=== Task instructions ===
Retype the whole news story below, word for word, about the bank robbery suspect who forced his way into a couple's home.

Editor’s note: At the request of the victims, no last names are used and Gail is an assumed name for the female victim.

 

For Tom and Gail, 1308 Patsy Albritton Street is no longer home.

In less than a week they have found a new place, the memories of the ordeal with a bank robbery suspect who shot himself and died this past weekend too hard, too painful, a reminder they could have been killed themselves last Thursday.

In the seven years they lived at 1308, there were four bank robberies. In those four years none of the suspects ever came to their house until Thursday. “I was watching TV,” Tom said. “Watching Cold Case.”

Gail was changing clothes in the bathroom. Neither knew there had been at bank robbery at First Citizens on Tenth Street shortly after 3:30 p.m. Thursday.

“The door got open. I thought I left the chain bolt on,” said Tom, thinking it was Gail’s son. “That’s what I thought it was. By the time I got up he had already pushed the door in. I told her to call 911. Before she could make the call he had a gun in my back, pushing me in the bathroom with a pistol saying, ‘I got a gun, I got a gun.’”

Nicholas Pierre Clark, the 28-year-old man who later shot himself in their house demanded the couple give him any phones in the house. “He ripped the phone out. The top of the phone is still in the bathroom I reckon.”

Gail said Clark didn’t do anything to her, only telling them to be quiet in the bathroom. “He kept coming to the door asking us if we were both all right.”

=== Data for review ===
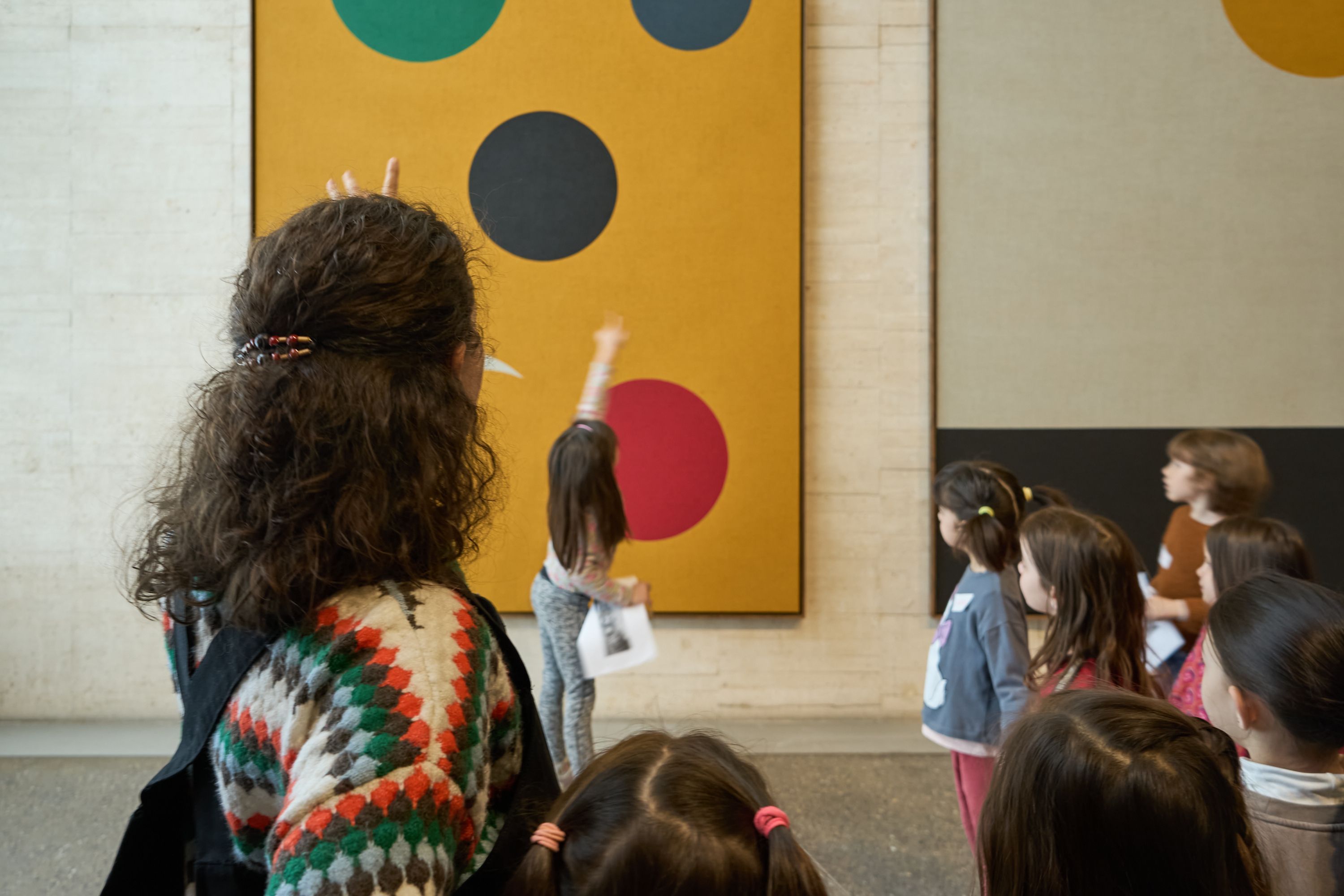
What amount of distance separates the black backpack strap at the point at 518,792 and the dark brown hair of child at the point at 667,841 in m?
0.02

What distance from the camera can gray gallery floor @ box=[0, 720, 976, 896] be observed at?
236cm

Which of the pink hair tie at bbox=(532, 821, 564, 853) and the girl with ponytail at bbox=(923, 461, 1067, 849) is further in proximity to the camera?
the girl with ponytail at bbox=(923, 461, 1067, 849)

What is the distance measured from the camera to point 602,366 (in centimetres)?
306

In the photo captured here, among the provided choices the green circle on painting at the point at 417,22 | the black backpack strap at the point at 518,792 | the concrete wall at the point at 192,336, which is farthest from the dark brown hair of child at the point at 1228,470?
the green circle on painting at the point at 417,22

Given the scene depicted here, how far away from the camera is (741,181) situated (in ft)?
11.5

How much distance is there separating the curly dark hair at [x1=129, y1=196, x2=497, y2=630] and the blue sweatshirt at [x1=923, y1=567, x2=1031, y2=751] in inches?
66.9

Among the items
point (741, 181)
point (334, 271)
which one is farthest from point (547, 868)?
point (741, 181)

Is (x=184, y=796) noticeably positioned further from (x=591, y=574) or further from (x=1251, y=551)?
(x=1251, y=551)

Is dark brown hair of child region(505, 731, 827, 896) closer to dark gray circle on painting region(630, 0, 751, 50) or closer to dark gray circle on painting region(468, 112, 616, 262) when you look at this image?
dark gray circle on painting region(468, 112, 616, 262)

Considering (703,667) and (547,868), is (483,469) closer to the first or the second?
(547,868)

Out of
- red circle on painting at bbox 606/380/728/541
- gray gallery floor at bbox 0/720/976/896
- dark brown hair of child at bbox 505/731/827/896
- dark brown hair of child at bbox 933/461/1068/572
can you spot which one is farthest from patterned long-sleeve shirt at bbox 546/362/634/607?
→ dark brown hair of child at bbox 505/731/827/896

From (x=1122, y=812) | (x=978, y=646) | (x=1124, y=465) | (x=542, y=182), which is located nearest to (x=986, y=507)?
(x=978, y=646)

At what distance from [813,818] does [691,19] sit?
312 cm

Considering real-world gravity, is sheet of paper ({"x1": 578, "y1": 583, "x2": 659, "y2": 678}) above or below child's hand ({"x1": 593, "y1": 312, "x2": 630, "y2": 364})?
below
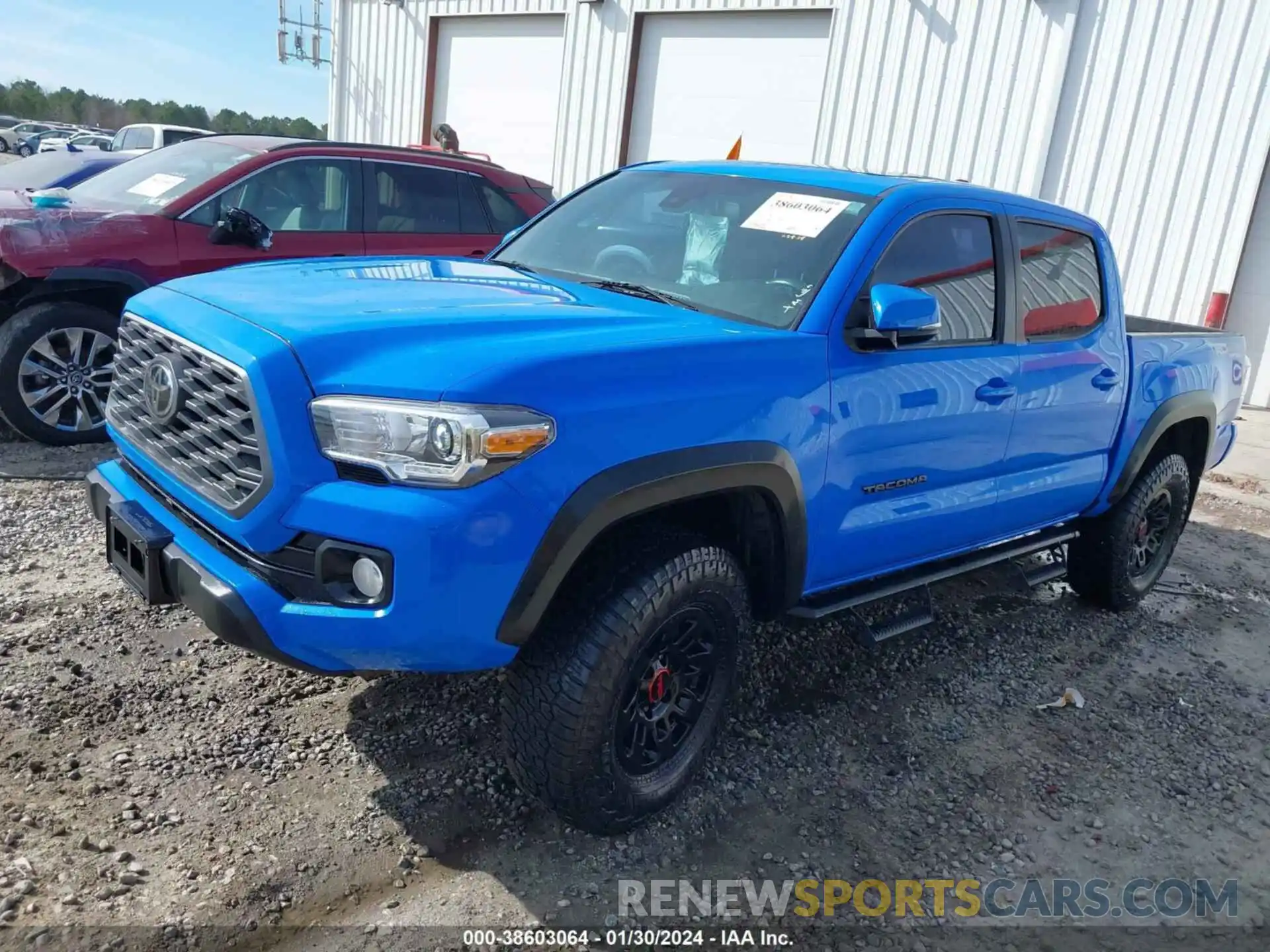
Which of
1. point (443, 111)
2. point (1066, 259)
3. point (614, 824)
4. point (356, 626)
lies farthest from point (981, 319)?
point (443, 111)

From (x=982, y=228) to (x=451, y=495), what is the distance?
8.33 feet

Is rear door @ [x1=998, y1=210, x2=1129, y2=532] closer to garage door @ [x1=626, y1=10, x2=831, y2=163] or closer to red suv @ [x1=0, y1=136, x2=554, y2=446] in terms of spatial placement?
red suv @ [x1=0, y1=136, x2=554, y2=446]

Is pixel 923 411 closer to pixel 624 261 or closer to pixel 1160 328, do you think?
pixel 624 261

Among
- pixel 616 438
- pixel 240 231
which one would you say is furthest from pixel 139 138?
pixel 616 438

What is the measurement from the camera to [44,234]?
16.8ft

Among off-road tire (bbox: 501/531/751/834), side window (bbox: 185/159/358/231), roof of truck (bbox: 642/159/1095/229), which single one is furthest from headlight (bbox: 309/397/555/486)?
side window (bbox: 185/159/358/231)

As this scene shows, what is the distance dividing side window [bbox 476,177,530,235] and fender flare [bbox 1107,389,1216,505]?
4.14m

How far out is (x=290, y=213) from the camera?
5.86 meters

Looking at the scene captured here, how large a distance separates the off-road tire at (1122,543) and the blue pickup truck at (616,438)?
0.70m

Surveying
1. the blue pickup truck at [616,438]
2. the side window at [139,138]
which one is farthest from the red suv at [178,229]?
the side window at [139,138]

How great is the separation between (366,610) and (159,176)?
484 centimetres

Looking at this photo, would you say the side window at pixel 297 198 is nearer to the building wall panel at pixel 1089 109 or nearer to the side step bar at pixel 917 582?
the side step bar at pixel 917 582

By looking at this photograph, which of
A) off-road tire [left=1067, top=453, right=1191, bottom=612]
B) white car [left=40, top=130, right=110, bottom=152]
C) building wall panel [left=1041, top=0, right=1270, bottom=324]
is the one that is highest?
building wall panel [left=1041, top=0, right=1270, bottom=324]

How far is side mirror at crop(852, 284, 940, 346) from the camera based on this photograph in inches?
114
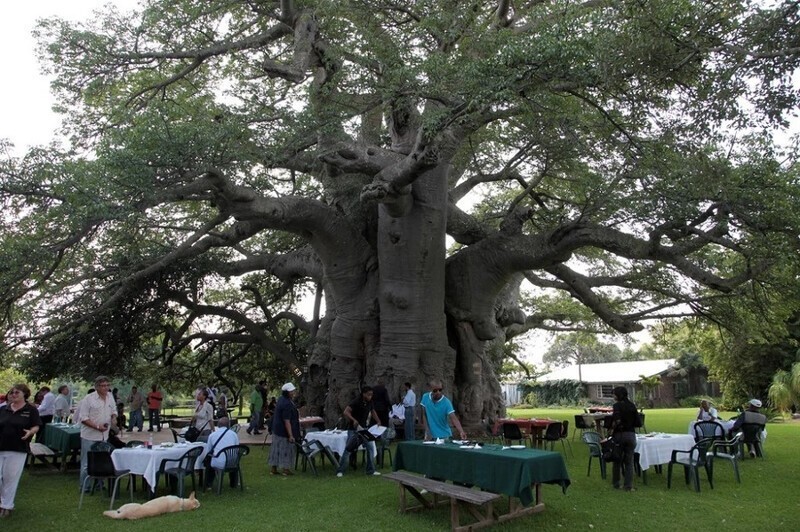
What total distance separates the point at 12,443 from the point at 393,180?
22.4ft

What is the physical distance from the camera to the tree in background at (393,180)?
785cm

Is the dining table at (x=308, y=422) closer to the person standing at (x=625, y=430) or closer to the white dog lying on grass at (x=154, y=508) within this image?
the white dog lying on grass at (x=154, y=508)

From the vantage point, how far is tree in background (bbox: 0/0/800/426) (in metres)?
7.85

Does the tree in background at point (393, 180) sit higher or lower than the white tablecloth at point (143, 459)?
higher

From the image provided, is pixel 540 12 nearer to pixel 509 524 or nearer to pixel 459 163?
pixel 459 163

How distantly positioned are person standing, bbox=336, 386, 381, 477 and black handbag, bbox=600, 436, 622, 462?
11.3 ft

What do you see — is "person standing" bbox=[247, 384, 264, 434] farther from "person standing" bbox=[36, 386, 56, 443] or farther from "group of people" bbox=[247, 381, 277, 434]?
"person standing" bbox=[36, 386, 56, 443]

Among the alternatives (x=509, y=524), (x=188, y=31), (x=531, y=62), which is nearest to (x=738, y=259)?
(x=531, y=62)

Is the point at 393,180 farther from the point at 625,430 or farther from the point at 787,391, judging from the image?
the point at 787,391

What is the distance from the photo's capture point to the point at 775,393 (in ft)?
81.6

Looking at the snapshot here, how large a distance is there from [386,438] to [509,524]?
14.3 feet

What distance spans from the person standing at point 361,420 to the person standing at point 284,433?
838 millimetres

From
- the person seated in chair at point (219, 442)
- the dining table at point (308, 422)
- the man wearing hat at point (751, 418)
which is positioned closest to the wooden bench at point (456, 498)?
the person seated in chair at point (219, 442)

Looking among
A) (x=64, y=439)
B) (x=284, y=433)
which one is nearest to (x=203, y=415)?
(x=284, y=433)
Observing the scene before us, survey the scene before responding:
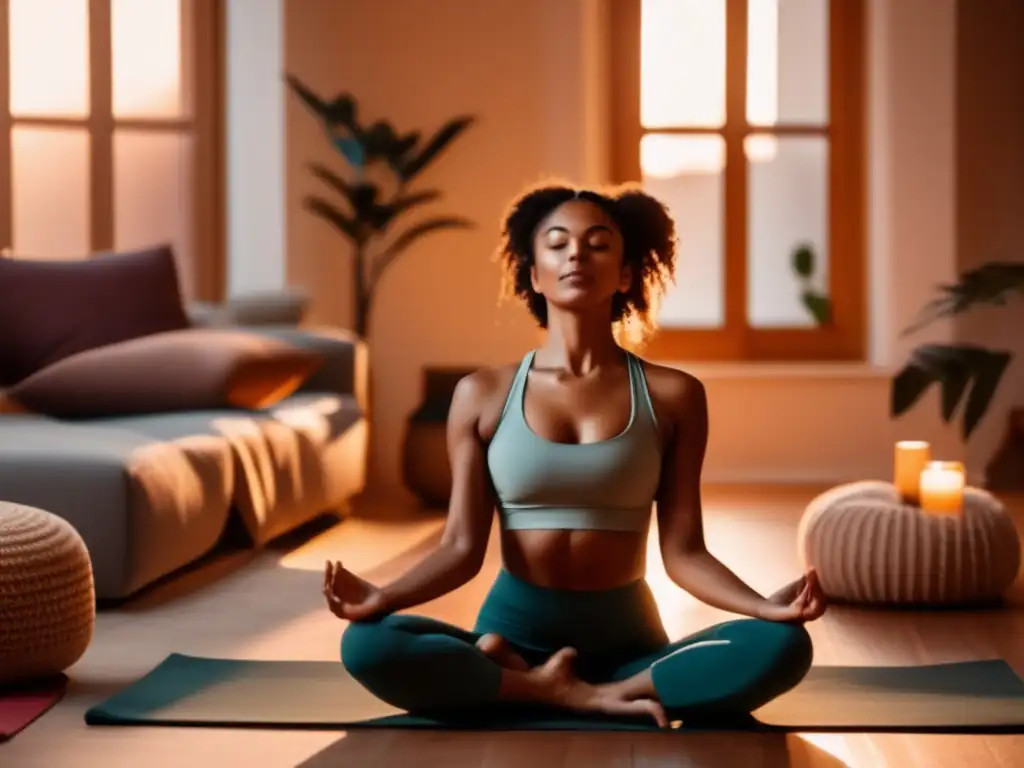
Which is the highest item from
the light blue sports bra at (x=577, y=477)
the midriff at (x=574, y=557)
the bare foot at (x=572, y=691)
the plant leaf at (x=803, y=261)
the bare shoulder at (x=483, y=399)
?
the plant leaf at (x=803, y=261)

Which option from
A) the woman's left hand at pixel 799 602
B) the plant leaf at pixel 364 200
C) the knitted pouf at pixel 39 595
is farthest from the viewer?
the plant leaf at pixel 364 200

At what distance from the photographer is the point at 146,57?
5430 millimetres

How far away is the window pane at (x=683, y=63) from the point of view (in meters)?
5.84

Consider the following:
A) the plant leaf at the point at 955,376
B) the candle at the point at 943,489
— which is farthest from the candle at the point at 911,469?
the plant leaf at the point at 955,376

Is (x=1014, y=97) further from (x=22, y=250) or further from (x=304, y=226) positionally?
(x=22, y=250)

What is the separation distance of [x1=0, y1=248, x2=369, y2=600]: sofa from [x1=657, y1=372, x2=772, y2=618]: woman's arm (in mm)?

=== Solution for this problem ===
Editor’s note: At the request of the victims, no last names are used and Gail is an assumed name for the female victim.

 

For Tom and Gail, 1308 Patsy Albritton Street is no longer home.

In less than a week they have found a new place, the memories of the ordeal with a bank robbery suspect who shot himself and died this past weekend too hard, too painful, a reminder they could have been killed themselves last Thursday.

In the seven years they lived at 1308, there were four bank robberies. In those four years none of the suspects ever came to their house until Thursday. “I was watching TV,” Tom said. “Watching Cold Case.”

Gail was changing clothes in the bathroom. Neither knew there had been at bank robbery at First Citizens on Tenth Street shortly after 3:30 p.m. Thursday.

“The door got open. I thought I left the chain bolt on,” said Tom, thinking it was Gail’s son. “That’s what I thought it was. By the time I got up he had already pushed the door in. I told her to call 911. Before she could make the call he had a gun in my back, pushing me in the bathroom with a pistol saying, ‘I got a gun, I got a gun.’”

Nicholas Pierre Clark, the 28-year-old man who later shot himself in their house demanded the couple give him any phones in the house. “He ripped the phone out. The top of the phone is still in the bathroom I reckon.”

Gail said Clark didn’t do anything to her, only telling them to be quiet in the bathroom. “He kept coming to the door asking us if we were both all right.”